*** Opening DOCUMENT PASSAGE ***

Link Search Menu Expand Document Documentation Menu

Uploading trained models

While model training occurs outside of the Learning to Rank plugin, you can use the plugin for logging feature scores. After you have trained a model, you can upload it to the plugin in the available serialization formats, such as RankLib and XGBoost.

RankLib model training

The feature logging process generates a RankLib-comsumable judgment file. In the following judgment file, the query with ID 1 rambo includes the logged features 1 (a title TF*IDF score) and 2 (a description TF*IDF score) for a set of documents:

4   qid:1   1:9.8376875     2:12.318446     # 7555 rambo
3   qid:1   1:10.7808075    2:9.510193      # 1370 rambo
3   qid:1   1:10.7808075    2:6.8449354     # 1369 rambo
3   qid:1   1:10.7808075    2:0.0           # 1368 rambo

The RankLib library can be called using the following command:

 cmd = "java -jar RankLib-2.8.jar -ranker %s -train%rs -save %s -frate 1.0" % (whichModel, judgmentsWithFeaturesFile, modelOutput)

The judgmentsWithFeatureFile is the input provided to RankLib for training. Additional parameters can be passed. See the RankLib documentation for more information.

RankLib outputs the model in its own serialization format. As shown in the following example, a LambdaMART model is an ensemble of regression trees:

## LambdaMART
## No. of trees = 1000
## No. of leaves = 10
## No. of threshold candidates = 256
## Learning rate = 0.1
## Stop early = 100

    <ensemble>
       <tree id="1" weight="0.1">
           <split>
               <feature> 2 </feature>
               ...

Within the RankLib model, each tree in the ensemble examines feature values, makes decisions based on these feature values, and outputs the relevance scores. The features are referred to by their ordinal position, starting from 1, which corresponds to the 0th feature in the original feature set. RankLib does not use feature names during model training.

Other RankLib models

RankLib is a library that implements several other model types in addition to LambdaMART, such as MART, RankNet, RankBoost, AdaRank, Coordinate Ascent, ListNet, and Random Forests. Each of these models has its own set of parameters and training process.

For example, the RankNet model is a neural network that learns to predict the probability of a document being more relevant than another document. The model is trained using a pairwise loss function that compares the predicted relevance of two documents with the actual relevance. The model is serialized in a format similar to the following example:

## RankNet
## Epochs = 100
## No. of features = 5
## No. of hidden layers = 1
...
## Layer 1: 10 neurons
1 2
1
10
0 0 -0.013491530393429608 0.031183180961270988 0.06558792020112071 -0.006024092627087733 0.05729619574181734 -0.0017010373987742411 0.07684848696852313 -0.06570387602230028 0.04390491141617467 0.013371636736099578
...

*** Closing DOCUMENT PASSAGE ***
*** Opening RECORDS SHOWN ***

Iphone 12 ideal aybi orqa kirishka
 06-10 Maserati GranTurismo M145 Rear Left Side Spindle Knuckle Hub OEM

*** Closing RECORDS SHOWN ***
*** Opening RECORDS SHOWN ***

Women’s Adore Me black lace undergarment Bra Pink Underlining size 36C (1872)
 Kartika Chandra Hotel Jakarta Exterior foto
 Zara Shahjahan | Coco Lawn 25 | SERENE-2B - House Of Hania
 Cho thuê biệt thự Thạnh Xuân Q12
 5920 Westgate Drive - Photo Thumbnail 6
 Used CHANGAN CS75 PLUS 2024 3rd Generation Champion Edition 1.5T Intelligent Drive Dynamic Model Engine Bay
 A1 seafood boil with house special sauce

*** Closing RECORDS SHOWN ***

* WHAT IS EXPECTED
In the page on uploading trained models, which model types does RankLib implement in addition to LambdaMART? The items above are separate material, unrelated to the page on uploading trained models.

* SOLUTION BELOW
MART, RankNet, RankBoost, AdaRank, Coordinate Ascent, ListNet, and Random Forests.